Akumulasi semua faktor penanganan Covid-19 untuk individu dan publik tersebut lebih sulit, lebih rumit dan lebih mahal dibanding upaya pencegahan penyakit DM. Â Penatalaksanaan penyakit DM dimulai dari pencegahan yang dominan lebih kepada melakukan gaya hidup sehat, mengatur pola makan dan konsumsi Gula-Garam-Lemak serta mencegah obesitas. Hal ini perlu ditekankan terhadap penderita DM dalam forum Komunikasi; Informasi dan Edukasi.
Harus diakui bahwa Covid-19 telah membuat Sistem Kesehatan Nasional yang terakhir direvisi tahun 2012 tampak kedodoran. Lemahnya hampir semua subsektor yang mempengaruhi pelayanan kesehatan selama pandemi Covid-19, mendorong Kemenkes RI menetapkan transformasi di semua lini pembangunan sektor kesehatan yang komprehensif.Â
Pengendalian konsumsi makanan/minuman manis adalah bagian dari langkah nyata transformasi kesehatan aspek preventif dan promotif. Oleh karena itu, selain menetapkan batas maksimum kandungan gula, Pemerintah Pusat juga menetapkan pengenaan cukai terhadap pangan olahan tertentu.
Pengenaan cukai Minuman Berpemanis Dalam Kemasan (MBDK) diatur dalam Pasal 4 ayat 2 Undang-undang No. 7 Tahun 2021 tentang Harmonisasi Peraturan Perpajakan (UU HPP) dan Pasal 194 ayat 5 PP Nomor 28 Tahun 2024. Ketentuan cukai MBDK akan dilaksanakan pada Semester-2 tahun 2025.
Kesadaran membatasi konsumsi gula
Penanggulangan Pandemi Covid-19 telah menyita sebagian besar masa tugas Pemerintah Kabinet Indonesia Maju. Belum pernah ada penanggulangan bencana penyakit di Indonesia serumit penanganan pandemi Covid-19.
Komparasi penanggulangan pandemi Covid-19 dapat menjadi pembelajaran dalam pencegahan penyakit DM. Penanganan diabetes sebagai penyakit tidak menular dalam koridor kesehatan komunitas, tidak serumit penanggulangan Covid-19.
Yang diperlukan adalah tumbuhnya kesadaran individu dan komunitas agar tidak menjadi kontributor peningkatan prevalensi DM. Kesadaran kolektif diperlukan mengingat potensi jumlah penderita DM mencapai 14% dari perkiraan penduduk usia produktif pada Indonesia Emas 2045.
Namun seperti tumbuhnya kesadaran warga kepada protokol kesehatan Covid-19 karena tegasnya penegakan ketentuan, maka wajar bila pemerintah menetapkan penerapan cukai MBDK untuk memaksa tumbuhnya kesadaran mencegah peningkatan prevalensi DM di Indonesia.
Memang telah dihitung potensi penerimaan cukai dari minuman berpemanis dalam kemasan (MBDK) dan tercantum dalam APBN 2025 mencapai Rp3,2 triliun. Namun tujuan utama pengenaan cukai MBDK bukan untuk menambah penerimaan negara, tetapi untuk mengurangi konsumsi gula tambahan yang memicu diabetes dan obesitas.

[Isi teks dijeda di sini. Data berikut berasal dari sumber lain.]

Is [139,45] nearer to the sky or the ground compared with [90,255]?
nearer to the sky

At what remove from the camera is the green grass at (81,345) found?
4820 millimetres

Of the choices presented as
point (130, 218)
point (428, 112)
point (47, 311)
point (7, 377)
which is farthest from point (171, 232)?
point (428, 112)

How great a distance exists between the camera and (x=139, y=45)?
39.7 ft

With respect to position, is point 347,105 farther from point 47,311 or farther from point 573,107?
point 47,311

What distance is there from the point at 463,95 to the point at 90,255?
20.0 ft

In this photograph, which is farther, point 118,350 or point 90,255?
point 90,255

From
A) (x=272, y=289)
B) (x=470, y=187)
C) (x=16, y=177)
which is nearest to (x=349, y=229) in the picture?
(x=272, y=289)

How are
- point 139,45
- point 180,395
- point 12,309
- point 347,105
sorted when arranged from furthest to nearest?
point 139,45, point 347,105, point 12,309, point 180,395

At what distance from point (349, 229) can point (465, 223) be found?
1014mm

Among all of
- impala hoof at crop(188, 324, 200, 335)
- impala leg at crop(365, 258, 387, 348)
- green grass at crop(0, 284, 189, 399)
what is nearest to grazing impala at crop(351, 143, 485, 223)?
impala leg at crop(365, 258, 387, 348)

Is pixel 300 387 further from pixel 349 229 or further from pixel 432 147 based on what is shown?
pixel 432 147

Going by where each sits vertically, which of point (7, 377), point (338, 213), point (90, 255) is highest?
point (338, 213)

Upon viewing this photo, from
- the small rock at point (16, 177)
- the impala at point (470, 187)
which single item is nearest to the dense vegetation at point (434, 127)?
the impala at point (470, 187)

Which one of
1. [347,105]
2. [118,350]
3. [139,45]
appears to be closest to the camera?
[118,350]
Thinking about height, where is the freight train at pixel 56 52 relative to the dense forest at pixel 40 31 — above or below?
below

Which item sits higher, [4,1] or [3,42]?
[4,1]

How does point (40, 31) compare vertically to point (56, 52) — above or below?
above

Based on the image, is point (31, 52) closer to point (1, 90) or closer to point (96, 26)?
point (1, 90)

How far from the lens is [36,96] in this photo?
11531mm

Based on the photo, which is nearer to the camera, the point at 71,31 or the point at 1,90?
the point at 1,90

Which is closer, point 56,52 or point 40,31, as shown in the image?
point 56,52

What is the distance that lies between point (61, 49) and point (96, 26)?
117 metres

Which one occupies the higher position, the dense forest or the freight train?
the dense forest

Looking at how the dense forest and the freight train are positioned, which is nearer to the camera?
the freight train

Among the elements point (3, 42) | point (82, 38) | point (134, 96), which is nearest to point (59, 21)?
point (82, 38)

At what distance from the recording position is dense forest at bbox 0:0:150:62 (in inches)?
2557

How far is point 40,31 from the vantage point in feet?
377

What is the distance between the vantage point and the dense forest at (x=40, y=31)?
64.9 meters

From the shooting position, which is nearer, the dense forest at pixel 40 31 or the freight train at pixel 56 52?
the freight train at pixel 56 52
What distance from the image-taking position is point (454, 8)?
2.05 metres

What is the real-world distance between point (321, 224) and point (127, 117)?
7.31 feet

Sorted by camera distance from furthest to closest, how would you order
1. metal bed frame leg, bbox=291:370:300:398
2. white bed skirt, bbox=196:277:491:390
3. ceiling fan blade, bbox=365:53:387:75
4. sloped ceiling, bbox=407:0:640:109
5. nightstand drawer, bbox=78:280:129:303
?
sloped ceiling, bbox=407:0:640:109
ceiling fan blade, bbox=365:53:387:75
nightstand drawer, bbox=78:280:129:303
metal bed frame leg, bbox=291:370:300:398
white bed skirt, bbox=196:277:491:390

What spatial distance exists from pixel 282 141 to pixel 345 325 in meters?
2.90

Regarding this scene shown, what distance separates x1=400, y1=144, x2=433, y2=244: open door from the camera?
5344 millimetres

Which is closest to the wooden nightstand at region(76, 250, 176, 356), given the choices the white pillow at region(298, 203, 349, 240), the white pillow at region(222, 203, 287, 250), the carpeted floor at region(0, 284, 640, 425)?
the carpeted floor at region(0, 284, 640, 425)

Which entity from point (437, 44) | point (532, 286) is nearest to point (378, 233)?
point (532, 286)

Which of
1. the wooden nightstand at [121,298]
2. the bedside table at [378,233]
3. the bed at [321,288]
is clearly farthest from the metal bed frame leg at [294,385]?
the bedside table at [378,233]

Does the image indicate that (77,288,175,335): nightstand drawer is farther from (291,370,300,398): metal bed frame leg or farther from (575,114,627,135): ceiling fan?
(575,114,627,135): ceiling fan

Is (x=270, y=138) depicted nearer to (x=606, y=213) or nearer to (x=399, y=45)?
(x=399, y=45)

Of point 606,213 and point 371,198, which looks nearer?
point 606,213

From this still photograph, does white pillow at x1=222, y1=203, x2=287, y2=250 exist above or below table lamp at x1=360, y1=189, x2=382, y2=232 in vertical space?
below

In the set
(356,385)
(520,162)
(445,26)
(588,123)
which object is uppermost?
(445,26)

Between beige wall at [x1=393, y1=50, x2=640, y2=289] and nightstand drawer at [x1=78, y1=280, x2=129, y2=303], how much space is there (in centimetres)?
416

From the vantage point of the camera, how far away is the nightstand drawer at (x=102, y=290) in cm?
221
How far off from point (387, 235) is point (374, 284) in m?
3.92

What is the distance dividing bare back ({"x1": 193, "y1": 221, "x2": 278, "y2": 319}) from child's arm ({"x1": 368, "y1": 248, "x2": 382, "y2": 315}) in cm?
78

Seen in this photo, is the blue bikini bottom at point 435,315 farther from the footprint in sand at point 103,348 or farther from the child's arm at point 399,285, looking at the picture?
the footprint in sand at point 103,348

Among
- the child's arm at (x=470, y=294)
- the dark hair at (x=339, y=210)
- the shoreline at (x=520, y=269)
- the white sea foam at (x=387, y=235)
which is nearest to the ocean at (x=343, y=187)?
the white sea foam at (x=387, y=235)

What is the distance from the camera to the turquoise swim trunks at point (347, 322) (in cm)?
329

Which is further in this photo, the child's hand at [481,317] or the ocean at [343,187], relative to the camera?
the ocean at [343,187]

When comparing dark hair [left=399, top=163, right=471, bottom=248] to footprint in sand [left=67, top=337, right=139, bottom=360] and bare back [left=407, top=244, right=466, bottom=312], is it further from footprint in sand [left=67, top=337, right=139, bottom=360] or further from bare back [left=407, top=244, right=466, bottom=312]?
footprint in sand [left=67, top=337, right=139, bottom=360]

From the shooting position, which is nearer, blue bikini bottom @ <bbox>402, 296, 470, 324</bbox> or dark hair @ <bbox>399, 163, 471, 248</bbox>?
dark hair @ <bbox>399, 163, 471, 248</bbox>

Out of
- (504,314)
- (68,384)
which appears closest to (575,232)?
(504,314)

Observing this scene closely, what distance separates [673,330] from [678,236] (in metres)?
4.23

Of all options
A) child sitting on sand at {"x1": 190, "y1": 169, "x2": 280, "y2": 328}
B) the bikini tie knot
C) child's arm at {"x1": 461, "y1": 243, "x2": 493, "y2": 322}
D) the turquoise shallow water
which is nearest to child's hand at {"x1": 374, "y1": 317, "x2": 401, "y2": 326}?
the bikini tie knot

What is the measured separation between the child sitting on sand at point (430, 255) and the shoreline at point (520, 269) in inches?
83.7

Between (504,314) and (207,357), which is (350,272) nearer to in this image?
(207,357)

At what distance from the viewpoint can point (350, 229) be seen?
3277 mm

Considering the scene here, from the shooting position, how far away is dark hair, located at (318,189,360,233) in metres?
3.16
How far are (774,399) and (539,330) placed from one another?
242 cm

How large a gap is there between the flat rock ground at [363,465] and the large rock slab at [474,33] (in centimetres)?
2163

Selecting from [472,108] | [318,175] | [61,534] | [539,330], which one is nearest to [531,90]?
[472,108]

Terakhir, tulisan ini mengingatkan bahwa kegagalan mencegah meningkatnya prevalensi Diabetes Melitus dapat menggerus keberhasilan program Makan Bergizi Gratis (MBG). Balita yang lolos dari ancaman stunting sejak dari dalam kandungan ibunya dan anak-remaja yang semula bertumbuh kembang normal, akan  berada dalam kepungan MBDK.
Bila mereka tak mampu keluar dari jebakan MBDK, kasus malnutrisi Obesitas dan DM tipe-2 akan terus meningkat dengan segala akibatnya. Efek domino kemudian di antaranya adalah peningkatan kasus penyakit jantung dan stroke pada usia produktif serta penyulit pemberantasan penyakit infeksi; termasuk tuberkulosis paru.
Mari kita berusaha tidak menjadi kontributor peningkatan prevalensi penyakit Diabetes.
Kita memiliki pengalaman ketangguhan mengalahkan pandemi Covid, seharusnya mengendalikan penyakit gula tidak sulit.